Which I think was a good thing.

Another strong memory from that trip was the smell and grime of the steam train's smoke. It was surely one of the last.  I do know that little more than three years after this the Borders lines were closed.  Steam trains became extinct.

So imagine my surprise and pleasure at finding the Edin-Galashiels line is being reinstated! Last week Mac2, Mac3, Dad and myself went down to meet up with an aunt and uncle for lunch and we saw lots of work on hand.  There are some who are not so happy at the money being spent and the changes that are required to bring the line alive again, but I think it is inevitable.  Galashiels is about 30 miles from the capital and with these trains, will be eminently commutable.

The countryside will be as appealing as ever.  But there will be no steam engine.  Neither windows that can be opened through which to deposit compostable materials...
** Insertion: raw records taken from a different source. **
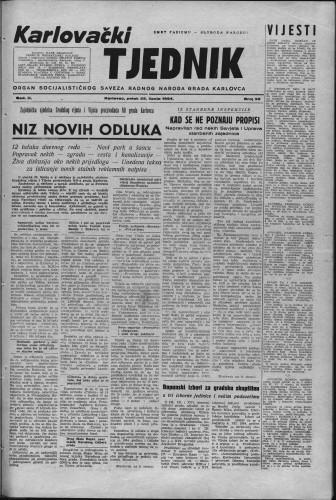 Karlovački tjednik: 1954 • 26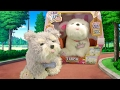Little Live Pets Ruffles & Tiara My Dream Puppy from Moose Toys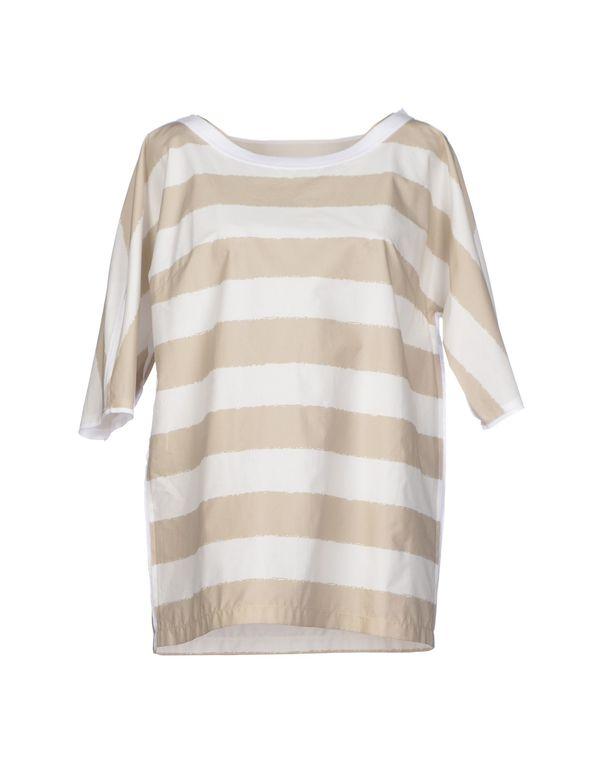 沙色 DOLCE & GABBANA 女士衬衫
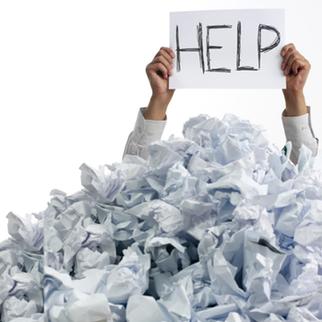 Comment réduire votre nombre de mails reçus chaque jour ?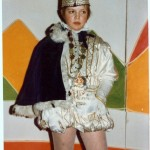 1975 Marcel I van Dijk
Evidence of workings on the railways... Heriot, Scottish Borders.
image copyright, Yamini Ali MacLean


  1. This is wonderful, Yam, and awakened memories of traveling with my MacKenzie grandmother from New Westminster, BC, to Lethbridge, Alberta, when my first sibling was being born. He required some surgery after birth, so I spent the winter in Alberta, having my second birthday there. It was wonderful, being doted-upon but not spoiled.
    Grandparents in those days were loving but firm, such an excellent way to be.
    Luv, K
    PS: Looking forward to your decision and why you make it.

  2. I used to love taking trains. Because they were going somewhere I was not. I did have one scary incident though. Hm, post idea!

  3. Love the ribbon the window put into your photo.

  4. What great memories of train travel you have. Most of my train adventures were when I was very young too but I remember them well. Enjoy you trip, can't wait to hear about it.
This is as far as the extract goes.